Siyasi partiler, Mart 2019’da yapılacak seçimler yaklaşırken, yerel seçime yönelik hazırlıklarını sürdürüyorlar. Hatta bazı il, ilçe ve Büyükşehir belediye başkan adaylarını ismen belirlemeye başladılar bile.

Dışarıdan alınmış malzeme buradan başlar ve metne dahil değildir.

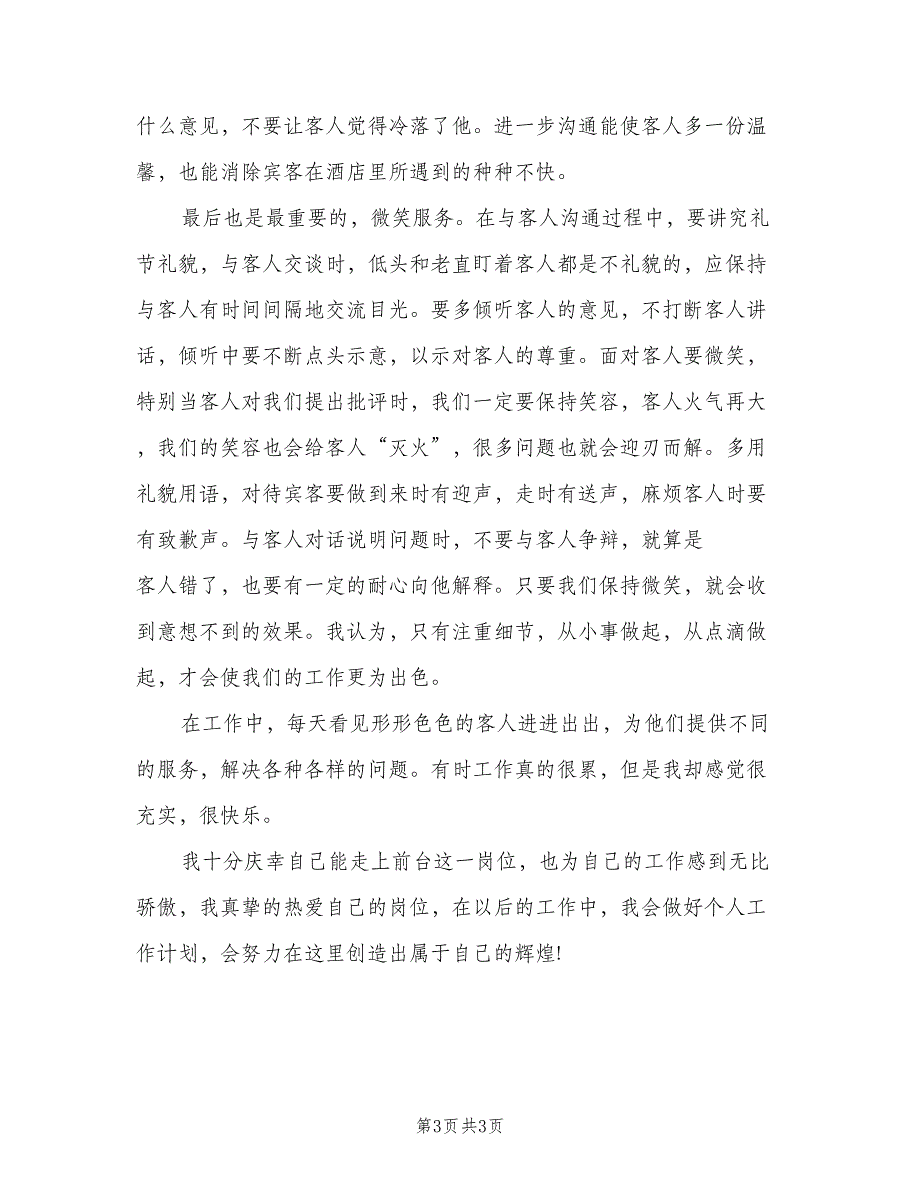 什么意见，不要让客人觉得冷落了他。进一步沟通能使客人多一份温馨，也能消除宾客在酒店里所遇到的种种不快。

最后也是最重要的，微笑服务。在与客人沟通过程中，要讲究礼节礼貌，与客人交谈时，低头和老直盯着客人都是不礼貌的，应保持与客人有时间间隔地交流目光。要多倾听客人的意见，不打断客人讲话，倾听中要不断点头示意，以示对客人的尊重。面对客人要微笑，特别当客人对我们提出批评时，我们一定要保持笑容，客人火气再大，我们的笑容也会给客人“灭火”，很多问题也就会迎刃而解。多用礼貌用语，对待宾客要做到来时有迎声，走时有送声，麻烦客人时要有致歉声。与客人对话说明问题时，不要与客人争辩，就算是客人错了，也要有一定的耐心向他解释。只要我们保持微笑，就会收到意想不到的效果。我认为，只有注重细节，从小事做起，从点滴做起，才会使我们的工作更为出色。

在工作中，每天看见形形色色的客人进进出出，为他们提供不同的服务，解决各种各样的问题。有时工作真的很累，但是我却感觉很充实，很快乐。

我十分庆幸自己能走上前台这一岗位，也为自己的工作感到无比骄傲，我真挚的热爱自己的岗位，在以后的工作中，我会做好个人工作计划，会努力在这里创造出属于自己的辉煌!

第3页 共3页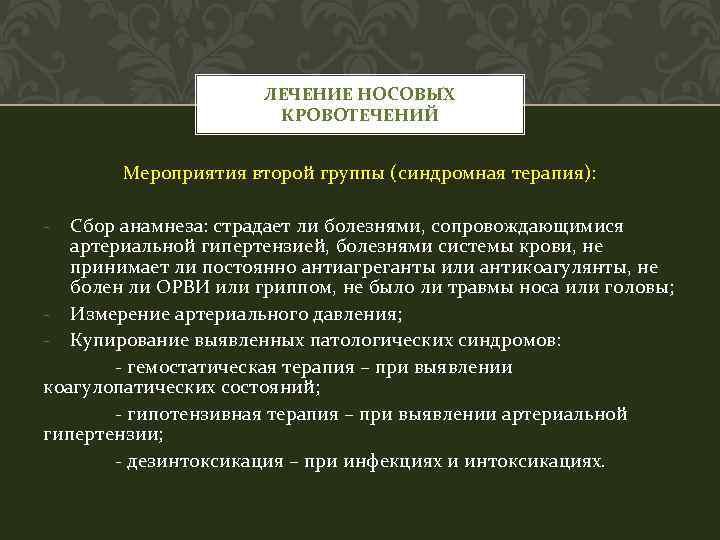 ЛЕЧЕНИЕ НОСОВЫХ КРОВОТЕЧЕНИЙ

Мероприятия второй группы (синдромная терапия):

- Сбор анамнеза: страдает ли болезнями, сопровождающимися артериальной гипертензией, болезнями системы крови, не принимает ли постоянно антиагреганты или антикоагулянты, не болен ли ОРВИ или гриппом, не было ли травмы носа или головы;
- Измерение артериального давления;
- Купирование выявленных патологических синдромов:
- гемостатическая терапия – при выявлении коагулопатических состояний;
- гипотензивная терапия – при выявлении артериальной гипертензии;
- дезинтоксикация – при инфекциях и интоксикациях.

Belediye başkan adayları değişik yöntemlerle belirleniyor. Adaylar ‘önseçim’, ‘aday yoklaması’ veya ‘merkez yoklaması’ yöntemleriyle belirleniyor. Partiler, genellikle ‘merkez yoklaması’ yöntemini uygularken, olası tartışmalarla karşılaşılmaması için parti içinde ‘uzlaşma’ amaçlanıyor. Milletvekilleri ve Parti Meclisi (PM) üyelerinin il çalışmalarından gelen sonuçlar, parti örgütünün görüşleri ve anket çalışmalarının ardından ortaya çıkan tabloya göre belirlenen adaylar merkezde yetkili organların onayından sonra ilan ediliyor.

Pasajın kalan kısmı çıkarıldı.